Directions:
1 - Using the text about the Luna redwood, answer each question:
(a) For how many days was the tree occupied by Julia Butterfly Hill?
(b) What other name has the tree been given because it stands near Stafford?
(c) How many homes did the New Year's Eve 1996 landslide completely destroy?
2 - Duplicate the passage of the text about the Luna redwood from "The coast redwood" to "were completely destroyed.".
--- START Text passage ---
- Interactive map of Luna (tree)
- Species: Coast Redwood; Sequoia sempervirens
- Location: Humboldt County, California
- Height: 200 feet; 61 meters
- Diameter: 12 feet; 3.6 meters
- Volume of trunk: 37,000ft³; 1048m³

= Luna (tree) =

Coast redwood tree protected by environmental activists in California

Luna is a 1,000-year-old, 200 ft coast redwood tree located near the community of Stafford in Humboldt County, California, which was occupied for 738 days by forest activist Julia Butterfly Hill and saved by an agreement between Hill and the Pacific Lumber Company. The tree was vandalized about a year after the agreement but was repaired and survived.

The coast redwood species is monoecious, with pollen and seed cones on the same plant.

==Location==
Luna is located on a windswept ridge overlooking the community of Stafford, north of Scotia. Due to its proximity to the small community of Stafford, this tree has also been referred to as the "Stafford Giant".

Despite some news reports to the contrary, Luna is not located in the Headwaters Forest Reserve, a preserved old growth forest.

On New Year's Eve 1996, a landslide in Stafford caused by clearcut logging by Pacific Lumber Company (Maxxam) on steep slopes above the community resulted in most of the community being buried up to 17 ft in mud and tree debris; eight homes were completely destroyed.
--- END Text passage ---
--- START Data provided ---
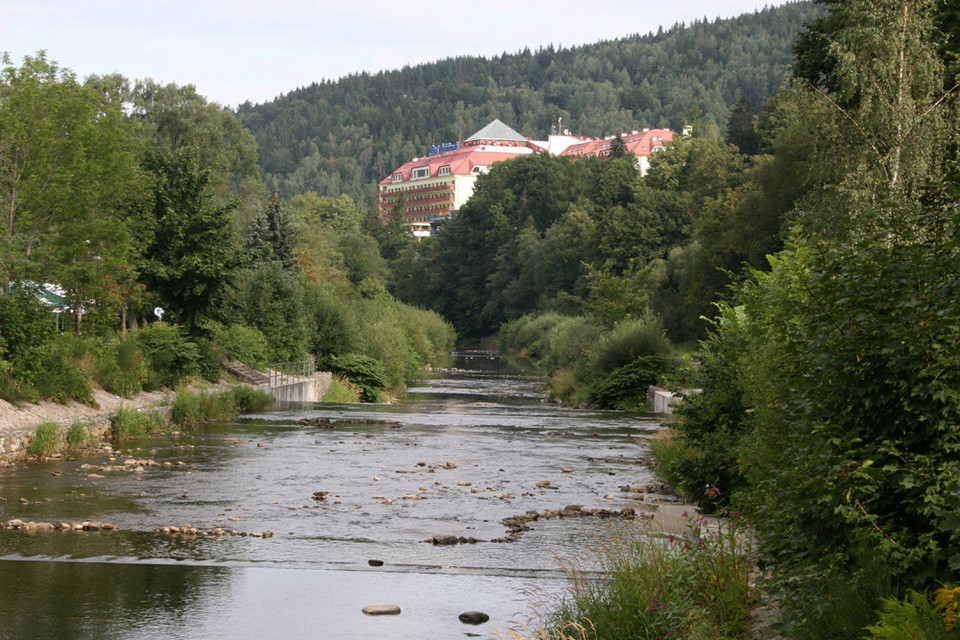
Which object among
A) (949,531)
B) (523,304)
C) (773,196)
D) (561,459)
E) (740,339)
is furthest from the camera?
(523,304)

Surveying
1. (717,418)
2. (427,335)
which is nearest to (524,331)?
(427,335)

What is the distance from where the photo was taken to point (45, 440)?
23906mm

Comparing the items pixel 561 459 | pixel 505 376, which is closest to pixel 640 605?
pixel 561 459

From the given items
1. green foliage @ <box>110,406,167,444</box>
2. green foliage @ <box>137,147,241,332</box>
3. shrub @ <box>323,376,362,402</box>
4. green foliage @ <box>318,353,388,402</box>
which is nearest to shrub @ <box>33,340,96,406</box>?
green foliage @ <box>110,406,167,444</box>

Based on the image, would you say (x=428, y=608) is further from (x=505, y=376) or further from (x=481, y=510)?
(x=505, y=376)

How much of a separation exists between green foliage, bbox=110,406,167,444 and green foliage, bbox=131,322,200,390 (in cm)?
544

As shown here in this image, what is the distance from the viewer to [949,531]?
7406 millimetres

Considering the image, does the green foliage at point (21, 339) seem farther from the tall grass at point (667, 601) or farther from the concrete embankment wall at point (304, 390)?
the tall grass at point (667, 601)

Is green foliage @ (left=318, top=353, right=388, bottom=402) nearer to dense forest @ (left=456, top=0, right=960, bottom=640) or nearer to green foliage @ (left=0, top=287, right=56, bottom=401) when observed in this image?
dense forest @ (left=456, top=0, right=960, bottom=640)

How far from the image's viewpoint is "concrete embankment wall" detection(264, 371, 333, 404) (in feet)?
146

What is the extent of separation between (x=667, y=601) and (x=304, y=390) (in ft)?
134

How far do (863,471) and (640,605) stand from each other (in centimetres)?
269

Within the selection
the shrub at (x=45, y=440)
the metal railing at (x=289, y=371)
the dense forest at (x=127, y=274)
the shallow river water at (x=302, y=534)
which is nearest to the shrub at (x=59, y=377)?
the dense forest at (x=127, y=274)

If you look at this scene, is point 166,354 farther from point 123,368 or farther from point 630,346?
point 630,346
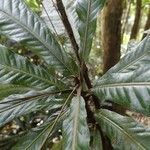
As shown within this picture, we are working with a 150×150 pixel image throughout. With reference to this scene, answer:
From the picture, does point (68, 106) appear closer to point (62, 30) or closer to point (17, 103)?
point (17, 103)

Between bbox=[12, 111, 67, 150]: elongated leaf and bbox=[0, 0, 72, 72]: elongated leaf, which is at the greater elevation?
bbox=[0, 0, 72, 72]: elongated leaf

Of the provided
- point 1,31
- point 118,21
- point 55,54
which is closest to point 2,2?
point 1,31

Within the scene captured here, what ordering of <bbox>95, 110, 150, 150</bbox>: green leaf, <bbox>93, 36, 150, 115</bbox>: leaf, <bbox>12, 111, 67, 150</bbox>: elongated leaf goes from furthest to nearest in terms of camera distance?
1. <bbox>12, 111, 67, 150</bbox>: elongated leaf
2. <bbox>95, 110, 150, 150</bbox>: green leaf
3. <bbox>93, 36, 150, 115</bbox>: leaf

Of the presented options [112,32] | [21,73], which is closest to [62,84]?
[21,73]

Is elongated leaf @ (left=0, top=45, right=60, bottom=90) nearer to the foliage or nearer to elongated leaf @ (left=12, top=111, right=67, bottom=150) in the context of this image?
the foliage

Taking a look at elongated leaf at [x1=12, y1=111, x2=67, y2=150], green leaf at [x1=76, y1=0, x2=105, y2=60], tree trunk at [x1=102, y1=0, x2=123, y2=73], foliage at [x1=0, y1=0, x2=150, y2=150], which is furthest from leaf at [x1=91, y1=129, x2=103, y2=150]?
tree trunk at [x1=102, y1=0, x2=123, y2=73]

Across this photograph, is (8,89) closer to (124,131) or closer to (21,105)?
(21,105)
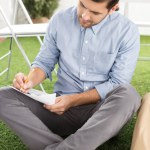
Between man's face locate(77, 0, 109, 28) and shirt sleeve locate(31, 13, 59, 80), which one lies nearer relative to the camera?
man's face locate(77, 0, 109, 28)

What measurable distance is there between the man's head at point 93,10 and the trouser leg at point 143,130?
1.44 ft

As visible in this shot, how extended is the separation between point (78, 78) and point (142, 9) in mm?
4929

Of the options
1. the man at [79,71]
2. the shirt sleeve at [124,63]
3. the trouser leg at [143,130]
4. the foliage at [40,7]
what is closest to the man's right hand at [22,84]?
the man at [79,71]

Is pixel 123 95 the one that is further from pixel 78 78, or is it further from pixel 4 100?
pixel 4 100

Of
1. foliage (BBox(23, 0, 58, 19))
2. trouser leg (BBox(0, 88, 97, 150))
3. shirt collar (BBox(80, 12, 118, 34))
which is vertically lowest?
foliage (BBox(23, 0, 58, 19))

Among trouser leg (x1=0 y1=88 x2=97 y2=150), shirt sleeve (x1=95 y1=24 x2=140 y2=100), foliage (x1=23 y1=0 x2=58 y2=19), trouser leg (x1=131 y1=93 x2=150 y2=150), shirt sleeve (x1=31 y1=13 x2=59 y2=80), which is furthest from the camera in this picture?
foliage (x1=23 y1=0 x2=58 y2=19)

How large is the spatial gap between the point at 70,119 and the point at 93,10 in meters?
0.54

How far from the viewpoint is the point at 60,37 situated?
1.82 meters

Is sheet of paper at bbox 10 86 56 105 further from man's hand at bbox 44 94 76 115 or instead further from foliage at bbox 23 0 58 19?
foliage at bbox 23 0 58 19

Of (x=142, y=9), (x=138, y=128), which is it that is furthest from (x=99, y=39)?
(x=142, y=9)

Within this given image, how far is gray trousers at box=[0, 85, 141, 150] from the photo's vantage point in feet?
4.50

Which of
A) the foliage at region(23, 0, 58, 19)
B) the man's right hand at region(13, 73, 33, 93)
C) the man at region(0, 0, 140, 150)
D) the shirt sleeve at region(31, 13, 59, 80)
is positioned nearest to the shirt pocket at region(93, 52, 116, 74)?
the man at region(0, 0, 140, 150)

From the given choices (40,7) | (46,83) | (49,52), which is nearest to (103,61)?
(49,52)

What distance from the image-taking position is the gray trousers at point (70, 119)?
1372mm
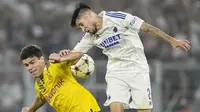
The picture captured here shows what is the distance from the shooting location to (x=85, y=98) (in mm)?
8312

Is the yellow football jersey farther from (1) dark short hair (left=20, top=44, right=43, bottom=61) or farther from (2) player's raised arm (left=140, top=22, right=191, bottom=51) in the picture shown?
(2) player's raised arm (left=140, top=22, right=191, bottom=51)

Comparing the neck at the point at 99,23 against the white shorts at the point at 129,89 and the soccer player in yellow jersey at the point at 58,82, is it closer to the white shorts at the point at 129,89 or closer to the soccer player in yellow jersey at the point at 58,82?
the soccer player in yellow jersey at the point at 58,82

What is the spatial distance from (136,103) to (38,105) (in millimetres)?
1180

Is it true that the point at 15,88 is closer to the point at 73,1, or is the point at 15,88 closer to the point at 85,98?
the point at 73,1

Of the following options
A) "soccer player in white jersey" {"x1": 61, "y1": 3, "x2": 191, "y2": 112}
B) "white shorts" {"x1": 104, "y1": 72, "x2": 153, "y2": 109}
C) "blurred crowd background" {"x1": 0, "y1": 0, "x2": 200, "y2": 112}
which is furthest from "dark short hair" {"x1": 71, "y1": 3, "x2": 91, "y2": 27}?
"blurred crowd background" {"x1": 0, "y1": 0, "x2": 200, "y2": 112}

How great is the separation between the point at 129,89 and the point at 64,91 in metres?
1.02

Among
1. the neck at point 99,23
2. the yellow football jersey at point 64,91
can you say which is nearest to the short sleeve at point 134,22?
the neck at point 99,23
--- END Data provided ---
The answers:
1 -
(a) 738 days
(b) The "Stafford Giant"
(c) Eight

2 -
The coast redwood species is monoecious, with pollen and seed cones on the same plant.

==Location==
Luna is located on a windswept ridge overlooking the community of Stafford, north of Scotia. Due to its proximity to the small community of Stafford, this tree has also been referred to as the "Stafford Giant".

Despite some news reports to the contrary, Luna is not located in the Headwaters Forest Reserve, a preserved old growth forest.

On New Year's Eve 1996, a landslide in Stafford caused by clearcut logging by Pacific Lumber Company (Maxxam) on steep slopes above the community resulted in most of the community being buried up to 17 ft in mud and tree debris; eight homes were completely destroyed.